Proof: This is a also direct application of the Stolz-Cesàro Theorem. Indeed, if we let $a_n=\ln u_n$ and $b_n=n$ we get
\begin{align*} \ln\frac{u_{n+1}}{u_n}=\ln u_{n+1} - \ln u_n&=\frac{a_{n+1}-a_n}{b_{n+1}-b_n}&\\ &&\\ \ln\sqrt[n]{u_n}=\frac{1}{n}\ln u_n&=\frac{a_n}{b_n}&\\ &&\quad\Box\\ \end{align*}
Example 3: Related with the first example is a nice application, namely Sums of integer powers via the Stolz-Cesàro Theorem by S.H. Kung
He starts by mentioning the well known fact, that
$$S_n(k)=1^k+2^k+\ldots+n^k$$
is a polynomial in $n$ of degree $k+1$.
Then he states the known formula $$1+2+\ldots+n=\frac{1}{2}n^2+\frac{1}{2}n\qquad\qquad n\geq 1$$
followed by the general approach for $(k \geq 1)$ $$S_n(k)=1^k+2^k+\ldots+n^k=c_{k+1}n^{k+1}+c_kn^k\ldots c_1 n+ c_0$$ where he calculates the $c_j, 1\leq j \leq k+1$ using the Stolz-Cesàro Theorem.

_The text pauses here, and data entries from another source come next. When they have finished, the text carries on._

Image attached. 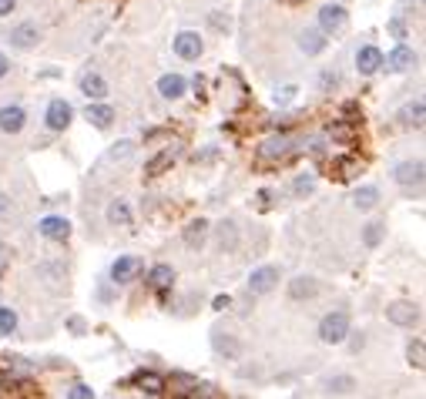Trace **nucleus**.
Wrapping results in <instances>:
<instances>
[{"label":"nucleus","instance_id":"42","mask_svg":"<svg viewBox=\"0 0 426 399\" xmlns=\"http://www.w3.org/2000/svg\"><path fill=\"white\" fill-rule=\"evenodd\" d=\"M67 325H71V332H78V336L84 332V319H78V316H74V319H71Z\"/></svg>","mask_w":426,"mask_h":399},{"label":"nucleus","instance_id":"38","mask_svg":"<svg viewBox=\"0 0 426 399\" xmlns=\"http://www.w3.org/2000/svg\"><path fill=\"white\" fill-rule=\"evenodd\" d=\"M389 34L400 40H407V27H403V20H389Z\"/></svg>","mask_w":426,"mask_h":399},{"label":"nucleus","instance_id":"14","mask_svg":"<svg viewBox=\"0 0 426 399\" xmlns=\"http://www.w3.org/2000/svg\"><path fill=\"white\" fill-rule=\"evenodd\" d=\"M289 148H292V141L286 134H279V138H269V141L259 145V158H262V161H279V158L289 154Z\"/></svg>","mask_w":426,"mask_h":399},{"label":"nucleus","instance_id":"12","mask_svg":"<svg viewBox=\"0 0 426 399\" xmlns=\"http://www.w3.org/2000/svg\"><path fill=\"white\" fill-rule=\"evenodd\" d=\"M27 124V111L20 104H3L0 108V131L3 134H20Z\"/></svg>","mask_w":426,"mask_h":399},{"label":"nucleus","instance_id":"31","mask_svg":"<svg viewBox=\"0 0 426 399\" xmlns=\"http://www.w3.org/2000/svg\"><path fill=\"white\" fill-rule=\"evenodd\" d=\"M235 242H238L235 222H222V225H218V245H222V248H235Z\"/></svg>","mask_w":426,"mask_h":399},{"label":"nucleus","instance_id":"36","mask_svg":"<svg viewBox=\"0 0 426 399\" xmlns=\"http://www.w3.org/2000/svg\"><path fill=\"white\" fill-rule=\"evenodd\" d=\"M336 84H339V74H336V71H322V74H319V88H322V91H329Z\"/></svg>","mask_w":426,"mask_h":399},{"label":"nucleus","instance_id":"26","mask_svg":"<svg viewBox=\"0 0 426 399\" xmlns=\"http://www.w3.org/2000/svg\"><path fill=\"white\" fill-rule=\"evenodd\" d=\"M172 161H174V152L172 148H165V152H158L155 158L145 165V174H148V178H158V174H165V171L172 168Z\"/></svg>","mask_w":426,"mask_h":399},{"label":"nucleus","instance_id":"8","mask_svg":"<svg viewBox=\"0 0 426 399\" xmlns=\"http://www.w3.org/2000/svg\"><path fill=\"white\" fill-rule=\"evenodd\" d=\"M38 231L47 242H67V238H71V222L60 218V215H47V218L38 222Z\"/></svg>","mask_w":426,"mask_h":399},{"label":"nucleus","instance_id":"17","mask_svg":"<svg viewBox=\"0 0 426 399\" xmlns=\"http://www.w3.org/2000/svg\"><path fill=\"white\" fill-rule=\"evenodd\" d=\"M185 88H188V81L181 74H165L158 77V95L165 97V101H178V97L185 95Z\"/></svg>","mask_w":426,"mask_h":399},{"label":"nucleus","instance_id":"20","mask_svg":"<svg viewBox=\"0 0 426 399\" xmlns=\"http://www.w3.org/2000/svg\"><path fill=\"white\" fill-rule=\"evenodd\" d=\"M131 218H135V215H131V205H128L124 198H115V202L108 205V222H111L115 228H128L131 225Z\"/></svg>","mask_w":426,"mask_h":399},{"label":"nucleus","instance_id":"41","mask_svg":"<svg viewBox=\"0 0 426 399\" xmlns=\"http://www.w3.org/2000/svg\"><path fill=\"white\" fill-rule=\"evenodd\" d=\"M7 266H10V255L0 248V279H3V272H7Z\"/></svg>","mask_w":426,"mask_h":399},{"label":"nucleus","instance_id":"44","mask_svg":"<svg viewBox=\"0 0 426 399\" xmlns=\"http://www.w3.org/2000/svg\"><path fill=\"white\" fill-rule=\"evenodd\" d=\"M7 209H10V198H7V195H0V215H3Z\"/></svg>","mask_w":426,"mask_h":399},{"label":"nucleus","instance_id":"4","mask_svg":"<svg viewBox=\"0 0 426 399\" xmlns=\"http://www.w3.org/2000/svg\"><path fill=\"white\" fill-rule=\"evenodd\" d=\"M279 279H282V272L275 266L252 268V275H249V295H269L272 288L279 285Z\"/></svg>","mask_w":426,"mask_h":399},{"label":"nucleus","instance_id":"9","mask_svg":"<svg viewBox=\"0 0 426 399\" xmlns=\"http://www.w3.org/2000/svg\"><path fill=\"white\" fill-rule=\"evenodd\" d=\"M172 47H174V54L181 57V60H198L202 51H205V44H202V38H198L195 31H181V34L172 40Z\"/></svg>","mask_w":426,"mask_h":399},{"label":"nucleus","instance_id":"33","mask_svg":"<svg viewBox=\"0 0 426 399\" xmlns=\"http://www.w3.org/2000/svg\"><path fill=\"white\" fill-rule=\"evenodd\" d=\"M295 95H299V88L286 84V88H279V91H275V104H279V108H286V104H292V101H295Z\"/></svg>","mask_w":426,"mask_h":399},{"label":"nucleus","instance_id":"32","mask_svg":"<svg viewBox=\"0 0 426 399\" xmlns=\"http://www.w3.org/2000/svg\"><path fill=\"white\" fill-rule=\"evenodd\" d=\"M407 359L409 366H416V369H423L426 366V356H423V339H413L407 345Z\"/></svg>","mask_w":426,"mask_h":399},{"label":"nucleus","instance_id":"30","mask_svg":"<svg viewBox=\"0 0 426 399\" xmlns=\"http://www.w3.org/2000/svg\"><path fill=\"white\" fill-rule=\"evenodd\" d=\"M383 235H386V225H383V222H369L366 231H363V242H366L369 248H376L383 242Z\"/></svg>","mask_w":426,"mask_h":399},{"label":"nucleus","instance_id":"21","mask_svg":"<svg viewBox=\"0 0 426 399\" xmlns=\"http://www.w3.org/2000/svg\"><path fill=\"white\" fill-rule=\"evenodd\" d=\"M135 386L141 389V393H148V396H161L168 382L161 380L158 373H145V369H141V373H135Z\"/></svg>","mask_w":426,"mask_h":399},{"label":"nucleus","instance_id":"11","mask_svg":"<svg viewBox=\"0 0 426 399\" xmlns=\"http://www.w3.org/2000/svg\"><path fill=\"white\" fill-rule=\"evenodd\" d=\"M386 319L393 325H403V329H413L420 323V305L416 302H393L386 309Z\"/></svg>","mask_w":426,"mask_h":399},{"label":"nucleus","instance_id":"40","mask_svg":"<svg viewBox=\"0 0 426 399\" xmlns=\"http://www.w3.org/2000/svg\"><path fill=\"white\" fill-rule=\"evenodd\" d=\"M14 7H17V0H0V17L14 14Z\"/></svg>","mask_w":426,"mask_h":399},{"label":"nucleus","instance_id":"43","mask_svg":"<svg viewBox=\"0 0 426 399\" xmlns=\"http://www.w3.org/2000/svg\"><path fill=\"white\" fill-rule=\"evenodd\" d=\"M7 71H10V60H7V57L0 54V77H7Z\"/></svg>","mask_w":426,"mask_h":399},{"label":"nucleus","instance_id":"35","mask_svg":"<svg viewBox=\"0 0 426 399\" xmlns=\"http://www.w3.org/2000/svg\"><path fill=\"white\" fill-rule=\"evenodd\" d=\"M128 154H131V141H117L115 148L108 152V158H111V161H121V158H128Z\"/></svg>","mask_w":426,"mask_h":399},{"label":"nucleus","instance_id":"37","mask_svg":"<svg viewBox=\"0 0 426 399\" xmlns=\"http://www.w3.org/2000/svg\"><path fill=\"white\" fill-rule=\"evenodd\" d=\"M67 396H71V399H95V389H91V386H84V382H78V386H74Z\"/></svg>","mask_w":426,"mask_h":399},{"label":"nucleus","instance_id":"34","mask_svg":"<svg viewBox=\"0 0 426 399\" xmlns=\"http://www.w3.org/2000/svg\"><path fill=\"white\" fill-rule=\"evenodd\" d=\"M312 185H316V178H312V174H299V178L292 181V191H295V195H309Z\"/></svg>","mask_w":426,"mask_h":399},{"label":"nucleus","instance_id":"19","mask_svg":"<svg viewBox=\"0 0 426 399\" xmlns=\"http://www.w3.org/2000/svg\"><path fill=\"white\" fill-rule=\"evenodd\" d=\"M319 292V282L312 279V275H295L289 282V295L295 299V302H302V299H312Z\"/></svg>","mask_w":426,"mask_h":399},{"label":"nucleus","instance_id":"24","mask_svg":"<svg viewBox=\"0 0 426 399\" xmlns=\"http://www.w3.org/2000/svg\"><path fill=\"white\" fill-rule=\"evenodd\" d=\"M88 121L104 131V128H111V121H115V108H111V104H88Z\"/></svg>","mask_w":426,"mask_h":399},{"label":"nucleus","instance_id":"22","mask_svg":"<svg viewBox=\"0 0 426 399\" xmlns=\"http://www.w3.org/2000/svg\"><path fill=\"white\" fill-rule=\"evenodd\" d=\"M208 222L205 218H195V222H188V228H185V245L188 248H202L205 245V238H208Z\"/></svg>","mask_w":426,"mask_h":399},{"label":"nucleus","instance_id":"3","mask_svg":"<svg viewBox=\"0 0 426 399\" xmlns=\"http://www.w3.org/2000/svg\"><path fill=\"white\" fill-rule=\"evenodd\" d=\"M145 272V262H141V255H117L115 262H111V285H128L135 282L138 275Z\"/></svg>","mask_w":426,"mask_h":399},{"label":"nucleus","instance_id":"27","mask_svg":"<svg viewBox=\"0 0 426 399\" xmlns=\"http://www.w3.org/2000/svg\"><path fill=\"white\" fill-rule=\"evenodd\" d=\"M400 124H407V128H420V124H423V101H420V97L409 101L407 108L400 111Z\"/></svg>","mask_w":426,"mask_h":399},{"label":"nucleus","instance_id":"1","mask_svg":"<svg viewBox=\"0 0 426 399\" xmlns=\"http://www.w3.org/2000/svg\"><path fill=\"white\" fill-rule=\"evenodd\" d=\"M349 329H352L349 312L336 309V312H329V316H322V323H319V339L326 342V345H343L346 336H349Z\"/></svg>","mask_w":426,"mask_h":399},{"label":"nucleus","instance_id":"5","mask_svg":"<svg viewBox=\"0 0 426 399\" xmlns=\"http://www.w3.org/2000/svg\"><path fill=\"white\" fill-rule=\"evenodd\" d=\"M44 121H47L51 131H64V128L74 121V108H71L64 97H54V101L47 104V111H44Z\"/></svg>","mask_w":426,"mask_h":399},{"label":"nucleus","instance_id":"18","mask_svg":"<svg viewBox=\"0 0 426 399\" xmlns=\"http://www.w3.org/2000/svg\"><path fill=\"white\" fill-rule=\"evenodd\" d=\"M81 95H88L91 101H101V97L108 95V81L95 71H88V74H81Z\"/></svg>","mask_w":426,"mask_h":399},{"label":"nucleus","instance_id":"13","mask_svg":"<svg viewBox=\"0 0 426 399\" xmlns=\"http://www.w3.org/2000/svg\"><path fill=\"white\" fill-rule=\"evenodd\" d=\"M38 40H40V31H38V24H31V20H24V24H17V27H10V44H14L17 51H31Z\"/></svg>","mask_w":426,"mask_h":399},{"label":"nucleus","instance_id":"6","mask_svg":"<svg viewBox=\"0 0 426 399\" xmlns=\"http://www.w3.org/2000/svg\"><path fill=\"white\" fill-rule=\"evenodd\" d=\"M383 67L396 71V74L413 71V67H416V51H413L409 44H396V47L389 51V57H383Z\"/></svg>","mask_w":426,"mask_h":399},{"label":"nucleus","instance_id":"29","mask_svg":"<svg viewBox=\"0 0 426 399\" xmlns=\"http://www.w3.org/2000/svg\"><path fill=\"white\" fill-rule=\"evenodd\" d=\"M17 332V312L10 305H0V336H14Z\"/></svg>","mask_w":426,"mask_h":399},{"label":"nucleus","instance_id":"28","mask_svg":"<svg viewBox=\"0 0 426 399\" xmlns=\"http://www.w3.org/2000/svg\"><path fill=\"white\" fill-rule=\"evenodd\" d=\"M352 389H356V380H352V376H329V380H326V393H332V396H346Z\"/></svg>","mask_w":426,"mask_h":399},{"label":"nucleus","instance_id":"2","mask_svg":"<svg viewBox=\"0 0 426 399\" xmlns=\"http://www.w3.org/2000/svg\"><path fill=\"white\" fill-rule=\"evenodd\" d=\"M349 27V10L343 3H322L319 7V31L332 38V34H343Z\"/></svg>","mask_w":426,"mask_h":399},{"label":"nucleus","instance_id":"16","mask_svg":"<svg viewBox=\"0 0 426 399\" xmlns=\"http://www.w3.org/2000/svg\"><path fill=\"white\" fill-rule=\"evenodd\" d=\"M212 345H215V352H218V356H225V359H238V356H242V342L235 339L232 332H218V329H215Z\"/></svg>","mask_w":426,"mask_h":399},{"label":"nucleus","instance_id":"23","mask_svg":"<svg viewBox=\"0 0 426 399\" xmlns=\"http://www.w3.org/2000/svg\"><path fill=\"white\" fill-rule=\"evenodd\" d=\"M172 282H174V268L165 266V262L148 272V285H151L155 292H165V288H172Z\"/></svg>","mask_w":426,"mask_h":399},{"label":"nucleus","instance_id":"39","mask_svg":"<svg viewBox=\"0 0 426 399\" xmlns=\"http://www.w3.org/2000/svg\"><path fill=\"white\" fill-rule=\"evenodd\" d=\"M229 305H232V295H218V299L212 302V309H218V312H225Z\"/></svg>","mask_w":426,"mask_h":399},{"label":"nucleus","instance_id":"25","mask_svg":"<svg viewBox=\"0 0 426 399\" xmlns=\"http://www.w3.org/2000/svg\"><path fill=\"white\" fill-rule=\"evenodd\" d=\"M376 202H379V188H376V185H363V188L352 191V205L359 211L376 209Z\"/></svg>","mask_w":426,"mask_h":399},{"label":"nucleus","instance_id":"7","mask_svg":"<svg viewBox=\"0 0 426 399\" xmlns=\"http://www.w3.org/2000/svg\"><path fill=\"white\" fill-rule=\"evenodd\" d=\"M383 51L376 47V44H363L359 51H356V71L363 77H369V74H376L379 67H383Z\"/></svg>","mask_w":426,"mask_h":399},{"label":"nucleus","instance_id":"10","mask_svg":"<svg viewBox=\"0 0 426 399\" xmlns=\"http://www.w3.org/2000/svg\"><path fill=\"white\" fill-rule=\"evenodd\" d=\"M393 178H396V185H403V188H420L423 185V161L416 158V161H400L396 168H393Z\"/></svg>","mask_w":426,"mask_h":399},{"label":"nucleus","instance_id":"15","mask_svg":"<svg viewBox=\"0 0 426 399\" xmlns=\"http://www.w3.org/2000/svg\"><path fill=\"white\" fill-rule=\"evenodd\" d=\"M326 44H329L326 34H322V31H316V27H306V31L299 34V51H302V54H309V57L322 54V51H326Z\"/></svg>","mask_w":426,"mask_h":399}]
</instances>
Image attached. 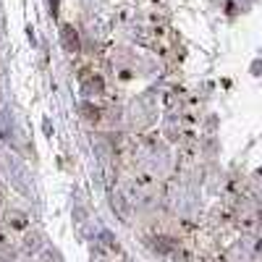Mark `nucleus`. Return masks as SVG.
I'll return each instance as SVG.
<instances>
[{
	"mask_svg": "<svg viewBox=\"0 0 262 262\" xmlns=\"http://www.w3.org/2000/svg\"><path fill=\"white\" fill-rule=\"evenodd\" d=\"M6 228H8L11 233H27V231H29V217H27V212L8 210V212H6Z\"/></svg>",
	"mask_w": 262,
	"mask_h": 262,
	"instance_id": "nucleus-1",
	"label": "nucleus"
}]
</instances>
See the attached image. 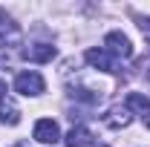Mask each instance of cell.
Listing matches in <instances>:
<instances>
[{
  "label": "cell",
  "mask_w": 150,
  "mask_h": 147,
  "mask_svg": "<svg viewBox=\"0 0 150 147\" xmlns=\"http://www.w3.org/2000/svg\"><path fill=\"white\" fill-rule=\"evenodd\" d=\"M43 87H46V84H43L40 72H35V69L20 72L18 78H15V92H20V95H40Z\"/></svg>",
  "instance_id": "cell-1"
},
{
  "label": "cell",
  "mask_w": 150,
  "mask_h": 147,
  "mask_svg": "<svg viewBox=\"0 0 150 147\" xmlns=\"http://www.w3.org/2000/svg\"><path fill=\"white\" fill-rule=\"evenodd\" d=\"M0 61H6V52H0Z\"/></svg>",
  "instance_id": "cell-15"
},
{
  "label": "cell",
  "mask_w": 150,
  "mask_h": 147,
  "mask_svg": "<svg viewBox=\"0 0 150 147\" xmlns=\"http://www.w3.org/2000/svg\"><path fill=\"white\" fill-rule=\"evenodd\" d=\"M18 147H20V144H18Z\"/></svg>",
  "instance_id": "cell-16"
},
{
  "label": "cell",
  "mask_w": 150,
  "mask_h": 147,
  "mask_svg": "<svg viewBox=\"0 0 150 147\" xmlns=\"http://www.w3.org/2000/svg\"><path fill=\"white\" fill-rule=\"evenodd\" d=\"M35 139L40 144H55V141H61V130L52 118H40L35 124Z\"/></svg>",
  "instance_id": "cell-3"
},
{
  "label": "cell",
  "mask_w": 150,
  "mask_h": 147,
  "mask_svg": "<svg viewBox=\"0 0 150 147\" xmlns=\"http://www.w3.org/2000/svg\"><path fill=\"white\" fill-rule=\"evenodd\" d=\"M104 43H107V52L115 58H133V43L130 37L124 35V32H110V35L104 37Z\"/></svg>",
  "instance_id": "cell-2"
},
{
  "label": "cell",
  "mask_w": 150,
  "mask_h": 147,
  "mask_svg": "<svg viewBox=\"0 0 150 147\" xmlns=\"http://www.w3.org/2000/svg\"><path fill=\"white\" fill-rule=\"evenodd\" d=\"M3 95H6V81H0V101H3Z\"/></svg>",
  "instance_id": "cell-13"
},
{
  "label": "cell",
  "mask_w": 150,
  "mask_h": 147,
  "mask_svg": "<svg viewBox=\"0 0 150 147\" xmlns=\"http://www.w3.org/2000/svg\"><path fill=\"white\" fill-rule=\"evenodd\" d=\"M144 127L150 130V112H147V115H144Z\"/></svg>",
  "instance_id": "cell-14"
},
{
  "label": "cell",
  "mask_w": 150,
  "mask_h": 147,
  "mask_svg": "<svg viewBox=\"0 0 150 147\" xmlns=\"http://www.w3.org/2000/svg\"><path fill=\"white\" fill-rule=\"evenodd\" d=\"M107 127H112V130H121V127H127L133 121V115H130V110L127 107H112L110 112H107Z\"/></svg>",
  "instance_id": "cell-7"
},
{
  "label": "cell",
  "mask_w": 150,
  "mask_h": 147,
  "mask_svg": "<svg viewBox=\"0 0 150 147\" xmlns=\"http://www.w3.org/2000/svg\"><path fill=\"white\" fill-rule=\"evenodd\" d=\"M0 121L3 124H9V127H15V124H20V110L15 101H9V98H3L0 101Z\"/></svg>",
  "instance_id": "cell-8"
},
{
  "label": "cell",
  "mask_w": 150,
  "mask_h": 147,
  "mask_svg": "<svg viewBox=\"0 0 150 147\" xmlns=\"http://www.w3.org/2000/svg\"><path fill=\"white\" fill-rule=\"evenodd\" d=\"M87 64L95 66V69H101V72H115V64H112V58L107 49H87Z\"/></svg>",
  "instance_id": "cell-5"
},
{
  "label": "cell",
  "mask_w": 150,
  "mask_h": 147,
  "mask_svg": "<svg viewBox=\"0 0 150 147\" xmlns=\"http://www.w3.org/2000/svg\"><path fill=\"white\" fill-rule=\"evenodd\" d=\"M18 37V26L6 12H0V40H15Z\"/></svg>",
  "instance_id": "cell-10"
},
{
  "label": "cell",
  "mask_w": 150,
  "mask_h": 147,
  "mask_svg": "<svg viewBox=\"0 0 150 147\" xmlns=\"http://www.w3.org/2000/svg\"><path fill=\"white\" fill-rule=\"evenodd\" d=\"M127 110H133V112H139L142 118L150 112V98L147 95H142V92H130L127 95Z\"/></svg>",
  "instance_id": "cell-9"
},
{
  "label": "cell",
  "mask_w": 150,
  "mask_h": 147,
  "mask_svg": "<svg viewBox=\"0 0 150 147\" xmlns=\"http://www.w3.org/2000/svg\"><path fill=\"white\" fill-rule=\"evenodd\" d=\"M23 58L32 61V64H49L55 58V46L52 43H32V46L23 49Z\"/></svg>",
  "instance_id": "cell-4"
},
{
  "label": "cell",
  "mask_w": 150,
  "mask_h": 147,
  "mask_svg": "<svg viewBox=\"0 0 150 147\" xmlns=\"http://www.w3.org/2000/svg\"><path fill=\"white\" fill-rule=\"evenodd\" d=\"M139 29H142V32L150 37V18H139Z\"/></svg>",
  "instance_id": "cell-12"
},
{
  "label": "cell",
  "mask_w": 150,
  "mask_h": 147,
  "mask_svg": "<svg viewBox=\"0 0 150 147\" xmlns=\"http://www.w3.org/2000/svg\"><path fill=\"white\" fill-rule=\"evenodd\" d=\"M64 141H67V147H95V136L87 127H72Z\"/></svg>",
  "instance_id": "cell-6"
},
{
  "label": "cell",
  "mask_w": 150,
  "mask_h": 147,
  "mask_svg": "<svg viewBox=\"0 0 150 147\" xmlns=\"http://www.w3.org/2000/svg\"><path fill=\"white\" fill-rule=\"evenodd\" d=\"M69 95L75 101H84V104H98L101 101V92H93V90H72Z\"/></svg>",
  "instance_id": "cell-11"
}]
</instances>
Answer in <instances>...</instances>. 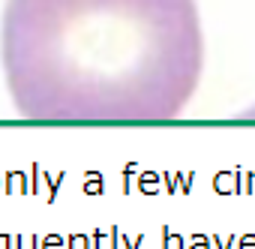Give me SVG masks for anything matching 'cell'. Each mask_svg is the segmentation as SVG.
Wrapping results in <instances>:
<instances>
[{
	"label": "cell",
	"instance_id": "cell-1",
	"mask_svg": "<svg viewBox=\"0 0 255 249\" xmlns=\"http://www.w3.org/2000/svg\"><path fill=\"white\" fill-rule=\"evenodd\" d=\"M0 36L30 120H171L201 75L195 0H6Z\"/></svg>",
	"mask_w": 255,
	"mask_h": 249
},
{
	"label": "cell",
	"instance_id": "cell-2",
	"mask_svg": "<svg viewBox=\"0 0 255 249\" xmlns=\"http://www.w3.org/2000/svg\"><path fill=\"white\" fill-rule=\"evenodd\" d=\"M243 117H246V120H255V108H252V111H246Z\"/></svg>",
	"mask_w": 255,
	"mask_h": 249
}]
</instances>
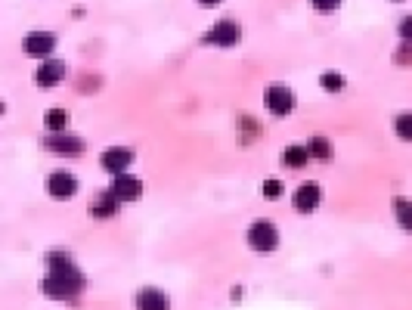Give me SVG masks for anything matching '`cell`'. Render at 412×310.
<instances>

He concludes with $$c_{k+1}=\frac{1}{k+1}$$ and for $1\leq j \leq k$ \begin{align*} c_j=\frac{1}{j}\left((-1)^{k-j}c_{k+1}\binom{k+1}{j-1}+(-1)^{k-j-1}c_k\binom{k}{j-1}+\ldots +c_{j+1}\binom{j+1}{j-1}\right) \end{align*} so that $c_{k+1},c_k,\ldots,c_0$ can be computed recursively to find \begin{array}{cccccc} k\quad&c_{k+1}&c_k&c_{k-1}&\qquad\cdots\qquad &S_k(n)\\ 0\quad&1&&&&n\\ 1\quad&\frac{1}{2}&\frac{1}{2}&&&\frac{1}{2}n^2+\frac{1}{2}n\\ 2\quad&\frac{1}{3}&\frac{1}{2}&\frac{1}{6}&&\frac{1}{3}n^3+\frac{1}{2}n^2+\frac{1}{6}n\\ &&&&&\qquad\qquad\qquad\qquad\qquad\qquad\Box \end{array}
Finally some more examples which can be solved using the Stolz-Cesàro Theorem
Example 4: Let $0<x_0<1$ and $x_{n+1}=x_n-x_n^2$ for $n \geq 0$. Compute $\lim_{n\rightarrow\infty}nx_n$.
Example 5: Let $x_0\in [-1,1]$ and $x_{n+1}=x_n-\arcsin(\sin^2 x_n)$ for $n\geq 0$. Compute $\lim_{n\rightarrow\infty}\sqrt{n}x_n$
Example 6: For an arbitrary number $x_0\in(0,\pi)$ define recursively the sequence $(x_n)_n$ by $x_{n+1}=\sin x_n,n\geq 0$. Compute $\lim_{n\rightarrow\infty}\sqrt{n}x_n$
All the examples above, besides the one by H.S. Kung and some more addressing this theorem can be found as examples 340 - 347 in PUTNAM and BEYOND by Razvan Gelca and Titu Andreescu.